The recent interest in Stumpwork has so far produced two distinct styles. The first is from the books of Barbara and Roy Hirst of England. Their style starts from the historic beginnings of stumpwork and has gone on to include hand painted backgrounds and machine embroidery techniques such as stippling. They are including embroiderer made accessories out of wood such as musical instruments. Their work fits into current trends in fibre art.
The other style very much in favour with stumpwork fans is the work of Jane Nicholas from Australia. Her work also draws on the traditional but with more of an emphasis on exquisite fabric, threads and beads. Her work is usually on a white silk background with great attention to detail and anatomic accuracy. Her embroidery is usually all hand stitched with excellent technique. Her current focus is on creating lifelike insects in stumpwork. Jane Nicholas has taught extensively in North America. Sherry Del Rizzo's stumpwork workshops follow the Nicholas style.
Kay Dennis' work is very much in the Barbara and Roy Hirst style of needlework. She acknowledges that they are her mentors in the field of stumpwork. The basics are well covered - padded work such as acorns, berries, and wired leaves. She uses mostly hand dyed and space dyed threads that give a good range of natural colours. However, her colourations tend to photograph muddy and drab, compared to the jewel like tones of Nicholas' work.

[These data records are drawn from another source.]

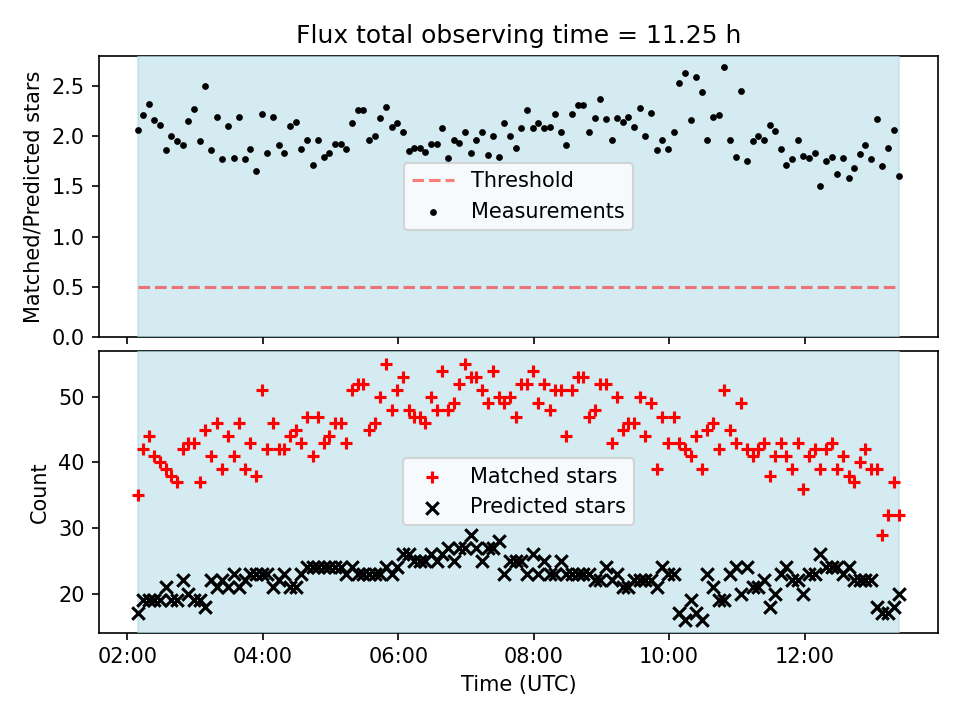 Flux total observing time = 11.25 h

Matched/Predicted stars

2.5
2.0
1.5
1.0
0.5
0.0

Threshold
Measurements

Count

50
40
30
20

Matched stars
Predicted stars

02:00
04:00
06:00
08:00
10:00
12:00

Time (UTC)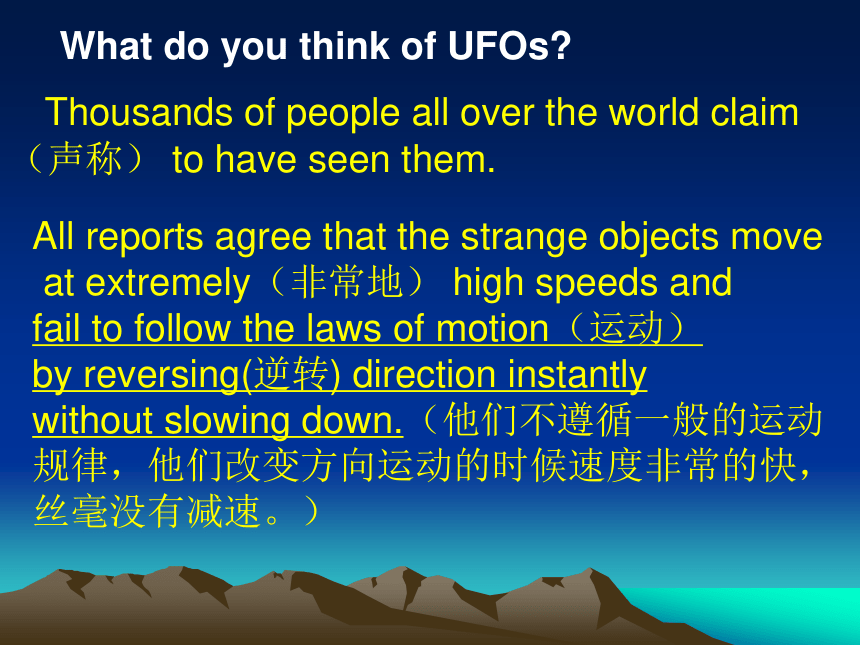 What do you think of UFOs?

Thousands of people all over the world claim（声称） to have seen them.

All reports agree that the strange objects move at extremely（非常地） high speeds and fail to follow the laws of motion（运动） by reversing(逆转) direction instantly without slowing down.（他们不遵循一般的运动规律，他们改变方向运动的时候速度非常的快，丝毫没有减速。）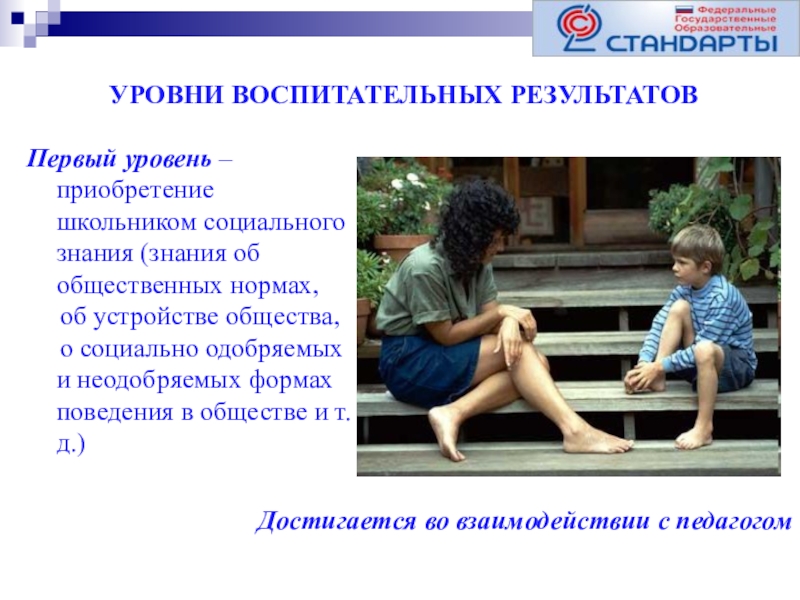 Федеральные
Государственные
Образовательные
СТАНДАРТЫ

УРОВНИ ВОСПИТАТЕЛЬНЫХ РЕЗУЛЬТАТОВ

Первый уровень – приобретение школьником социального знания (знания об общественных нормах, об устройстве общества, о социально одобряемых и неодобряемых формах поведения в обществе и т. д.)

Достигается во взаимодействии с педагогом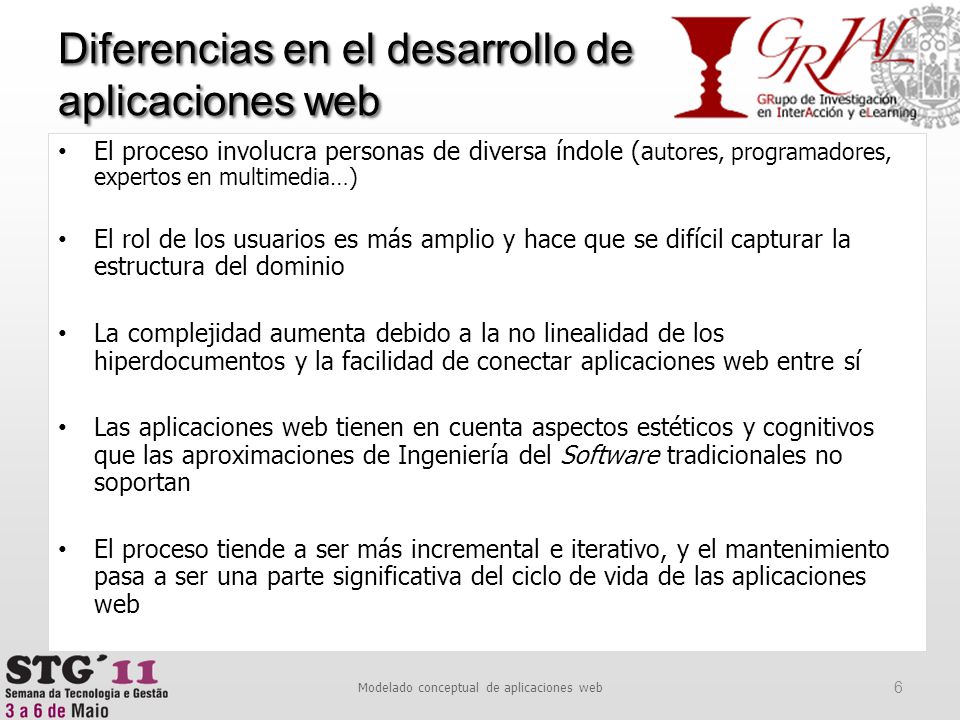 Diferencias en el desarrollo de aplicaciones web

GRIAL
GRupo de Investigación en InterAcción y eLearning

• El proceso involucra personas de diversa índole (autores, programadores, expertos en multimedia…)

• El rol de los usuarios es más amplio y hace que se difícil capturar la estructura del dominio

• La complejidad aumenta debido a la no linealidad de los hiperdocumentos y la facilidad de conectar aplicaciones web entre sí

• Las aplicaciones web tienen en cuenta aspectos estéticos y cognitivos que las aproximaciones de Ingeniería del Software tradicionales no soportan

• El proceso tiende a ser más incremental e iterativo, y el mantenimiento pasa a ser una parte significativa del ciclo de vida de las aplicaciones web

STG´11
Semana da Tecnologia e Gestão
3 a 6 de Maio

Modelado conceptual de aplicaciones web

6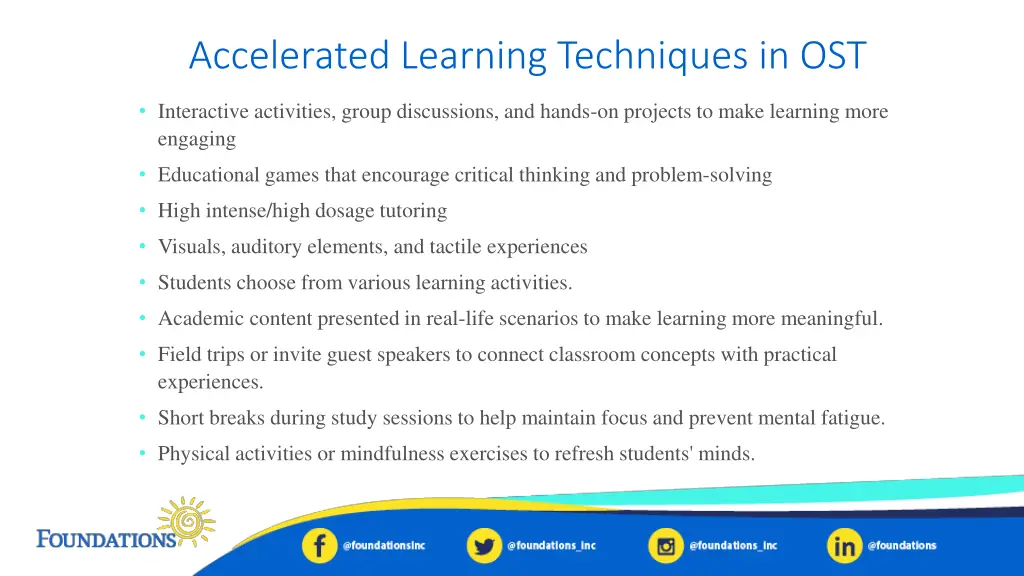 Accelerated Learning Techniques in OST

• Interactive activities, group discussions, and hands-on projects to make learning more engaging
• Educational games that encourage critical thinking and problem-solving
• High intense/high dosage tutoring
• Visuals, auditory elements, and tactile experiences
• Students choose from various learning activities.
• Academic content presented in real-life scenarios to make learning more meaningful.
• Field trips or invite guest speakers to connect classroom concepts with practical experiences.
• Short breaks during study sessions to help maintain focus and prevent mental fatigue.
• Physical activities or mindfulness exercises to refresh students' minds.

FOUNDATIONS

@foundationsinc
@foundations_inc
@foundations_inc
@foundations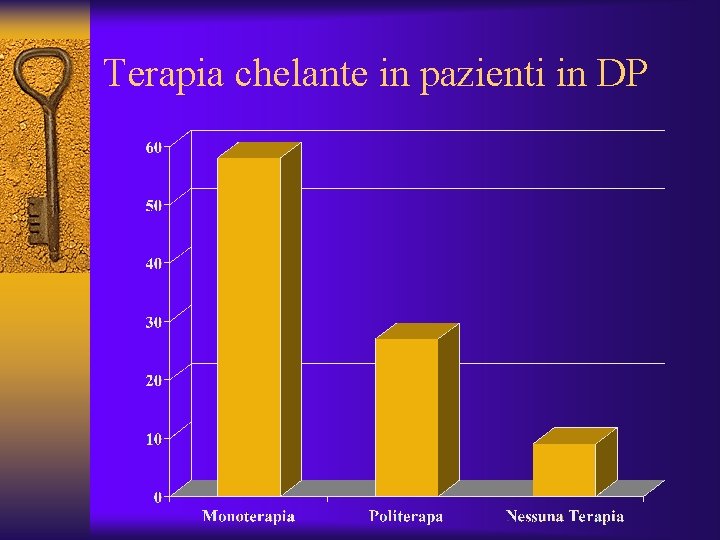 Terapia chelante in pazienti in DP

60
50
40
30
20
10
0

Monoterapia
Politerapa
Nessuna Terapia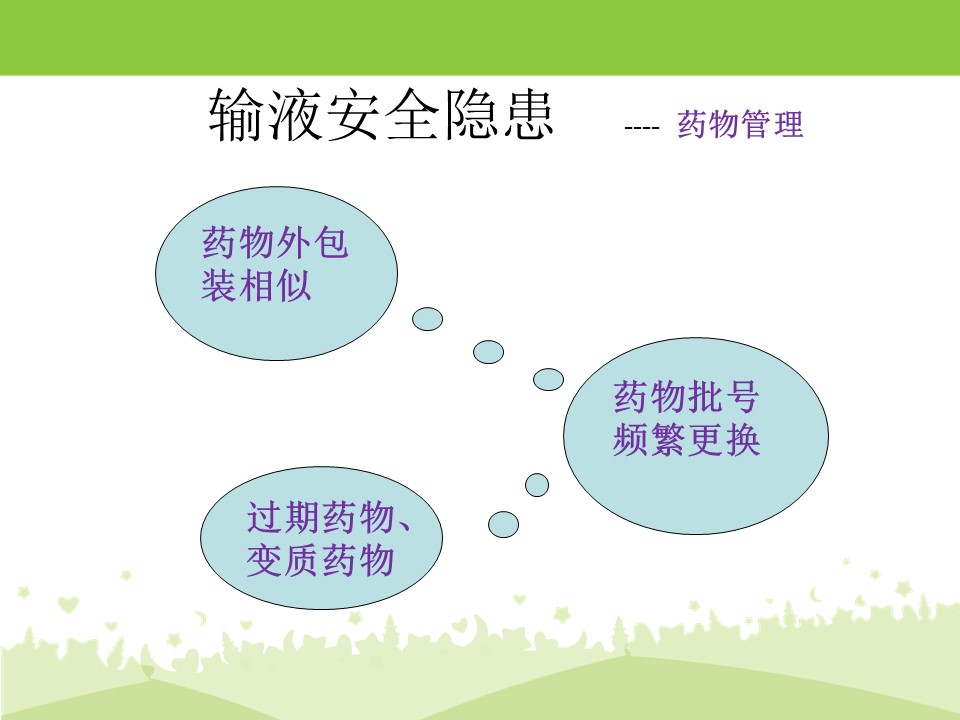 输液安全隐患 ---- 药物管理

药物外包装相似

药物批号频繁更换

过期药物、变质药物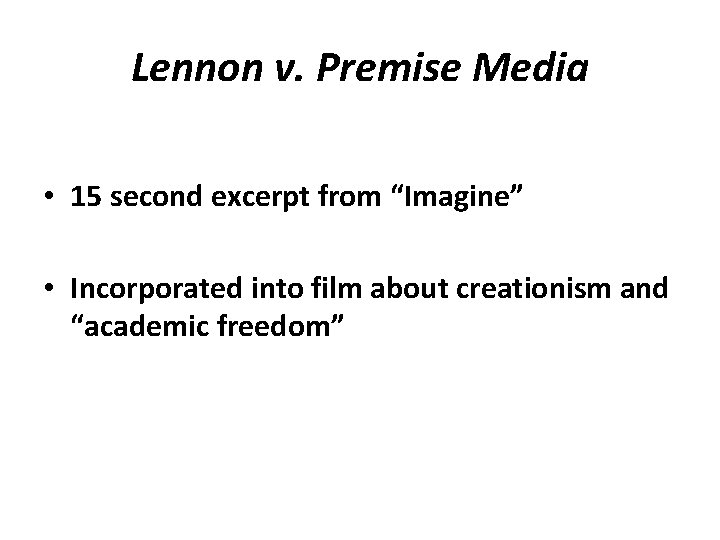 Lennon v. Premise Media

• 15 second excerpt from “Imagine”

• Incorporated into film about creationism and “academic freedom”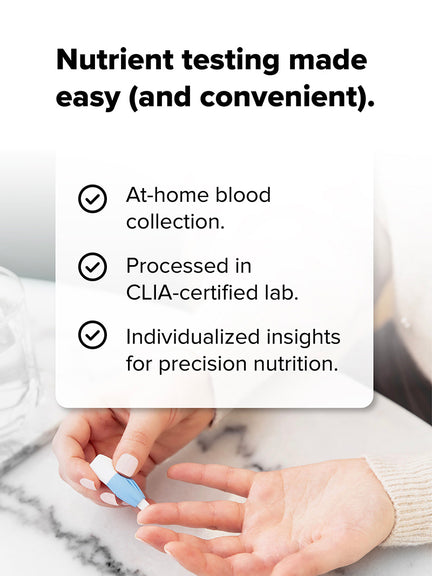 Nutrient testing made easy (and convenient).

At-home blood collection.

Processed in CLIA-certified lab.

Individualized insights for precision nutrition.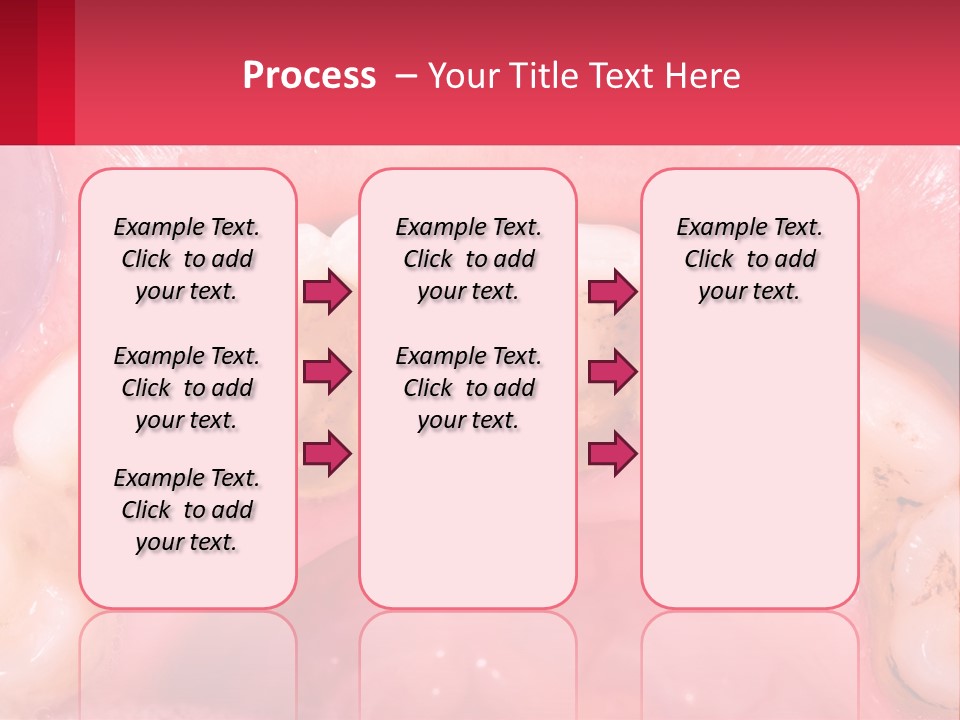 Process – Your Title Text Here

Example Text. Click to add your text.

Example Text. Click to add your text.

Example Text. Click to add your text.

Example Text. Click to add your text.

Example Text. Click to add your text.

Example Text. Click to add your text.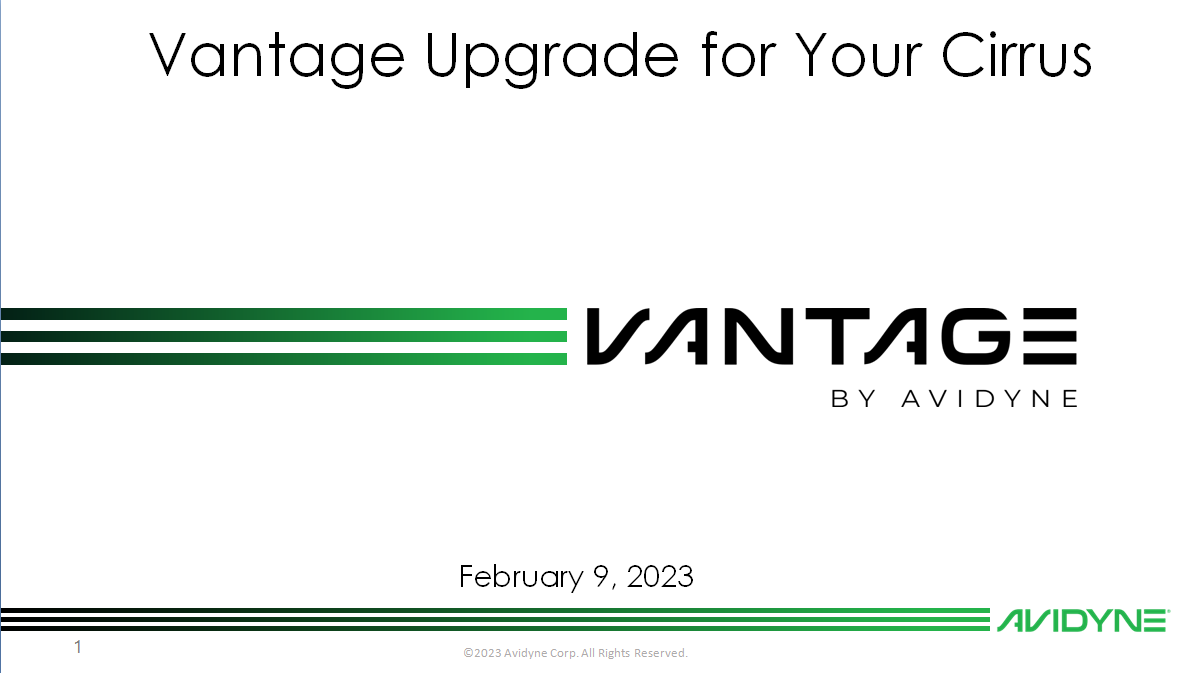 Vantage Upgrade for Your Cirrus

VANTAGE
BY AVIDYNE

February 9, 2023

AVIDYNE

1

©2023 Avidyne Corp. All Rights Reserved.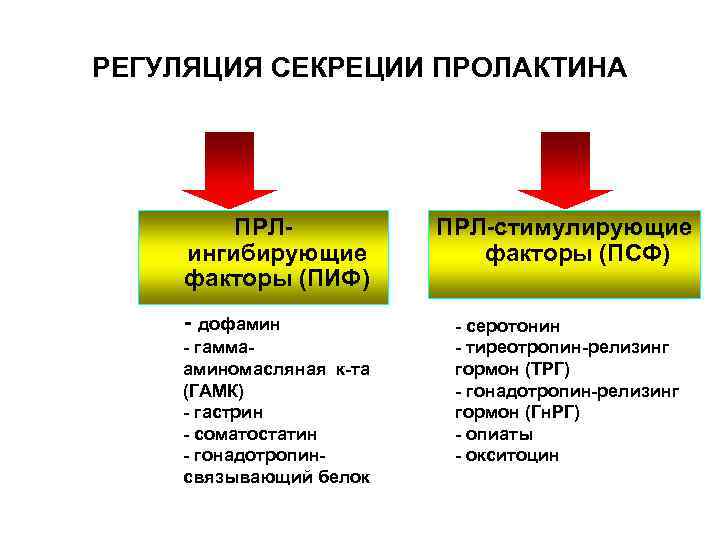 РЕГУЛЯЦИЯ СЕКРЕЦИИ ПРОЛАКТИНА

ПРЛ-ингибирующие факторы (ПИФ)

- дофамин
- гамма-аминомасляная к-та (ГАМК)
- гастрин
- соматостатин
- гонадотропин-связывающий белок

ПРЛ-стимулирующие факторы (ПСФ)

- серотонин
- тиреотропин-релизинг гормон (ТРГ)
- гонадотропин-релизинг гормон (ГнРГ)
- опиаты
- окситоцин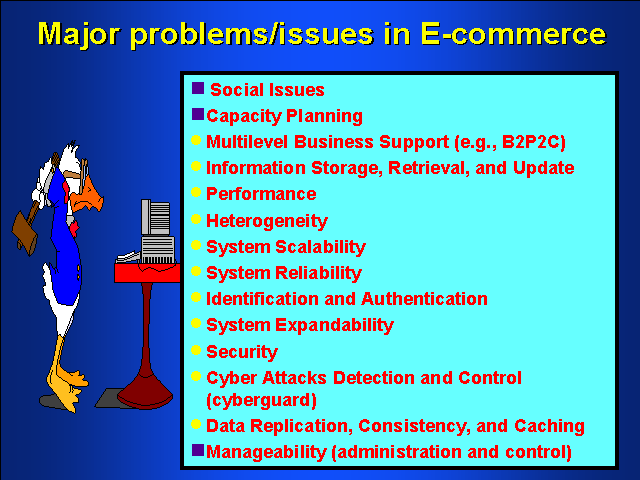 Major problems/issues in E-commerce

- Social Issues
- Capacity Planning
- Multilevel Business Support (e.g., B2P2C)
- Information Storage, Retrieval, and Update
- Performance
- Heterogeneity
- System Scalability
- System Reliability
- Identification and Authentication
- System Expandability
- Security
- Cyber Attacks Detection and Control (cyberguard)
- Data Replication, Consistency, and Caching
- Manageability (administration and control)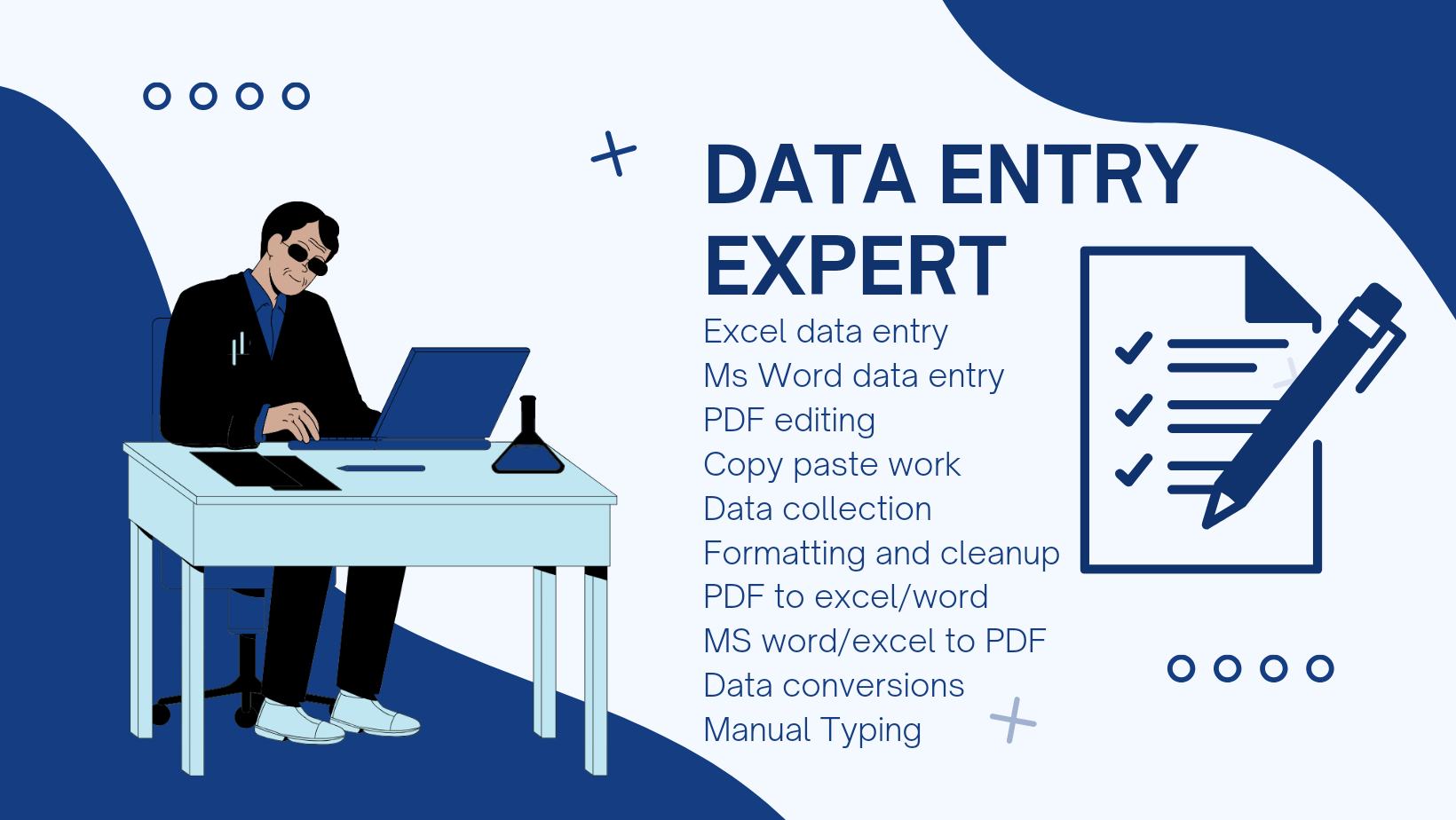 DATA ENTRY EXPERT

Excel data entry
Ms Word data entry
PDF editing
Copy paste work
Data collection
Formatting and cleanup
PDF to excel/word
MS word/excel to PDF
Data conversions
Manual Typing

To give a crisper line to her flat elements, Dennis uses an interfacing slip. She gives it a colour wash to match her threads thus providing a background colour to prevent the background fabric showing through or affecting the thread colour.
Her strength is primarily in needlelace. Needlelace is one of the traditional elements of stumpwork and one of the most difficult. Kay Dennis goes into great detail on basic needlelace instructions. Her almost twenty years of teaching this subject figures prominently in the book and is reason to buy it. As a lefthanded stitcher probably with some dyslexia, trying to learn a few basics of lace making, I can be a difficult student and severe critic.
Kay Dennis' instructions and diagrams are excellent. She spends quite a bit of time setting up needlelace pads and the outline. This careful preparation step is the key to successful needlelace. This is the first set of instructions that have given me the confidence to try the technique again.
While the book covers the basics well, and is an excellent teaching book, Kay Dennis does not bring or incorporate new influences to the subject of Stumpwork.
Ratings
Good on Stumpwork. Excellent on needlelace technique.
Brings new and exciting techniques/ideas and inspiration : Fair
Gotta rush out and buy it. . . . no matter the price : No.
Recommended for Guild Libraries : Yes.
Worth the money : Yes.
I have to watch my pennies, can the projects be tried inexpensively ? Yes.
I have stumpwork books from both Hirst and Nicholas, would I want this book ?????
(Is this review too long ? Probably. Yes.)
For inquiring minds that want to know..... I did come up with an idea to try to make palm fronds for my tropical trees in stumpwork from reading this book. Now let's hope the tree trunks will work too.